Beware the perils of Reputation Lag! Too often, companies continue to be perceived by how they used to make products, provide customer service, etc., regardless of the current reality.
Consider Dell and Hyundai, companies at two ends of the reputation spectrum. Dell once earned its reputation for well-priced computers and exemplary customer service—but times have changed. Talk to someone (such as myself) who has had a recent issue with a Dell computer, and you’ll learn that Dell’s customer service is now horrible—an endless loop of tiered and outsourced service reps who pass your problem around like a hot potato. I would never buy a Dell computer again, especially for my business, but Dell is still benefiting from its outdated reputation as a great service company.
Hyundai, meanwhile, continues to struggle to overwrite its reputation as a maker of cheap cars. About 10 years ago, Hyundai started its rebirth by offering 10-year warranties to inspire consumer confidence. At a time when Korean cars were the joke of the car industry, Hyundai poured money into R&D and worked to design cars that people actually want to drive. The company’s newest cars are packed with technology and safety features well beyond comparable models at the same price point, and Hyundai has won numerous quality awards from J.D. Power and Associates. This formula is very noticeable in the Hyundai Genesis, which at $30,000 has features and a design that compares favorably to cars from BMW and Mercedes that cost almost twice as much.
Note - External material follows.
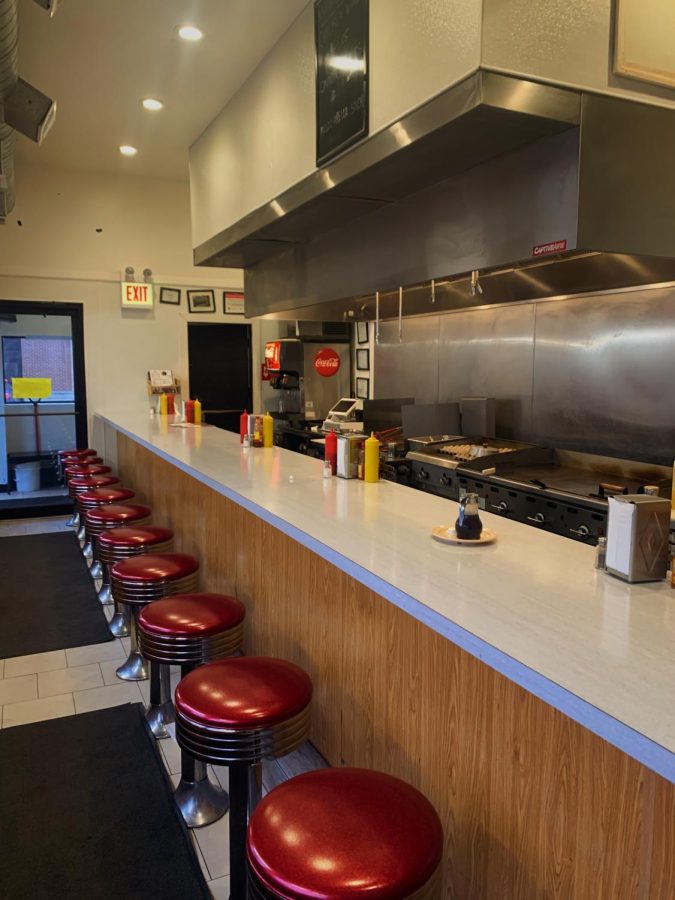 Diner Grill’s row of counter-side seats overlooking the kitchen.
Nevertheless, many people don’t consider a Hyundai because of the company’s reputation. And, although car quality has improved dramatically, depreciation rates remain poor, reflecting past performance. This factor does hurt the cars’ marketability.
The moral here is to do your homework. In today’s fast-paced marketplace, companies change rapidly both for better and for worse. Don’t buy a product based on reputation alone. And if you’re running a company, keep in mind that customers have long memories.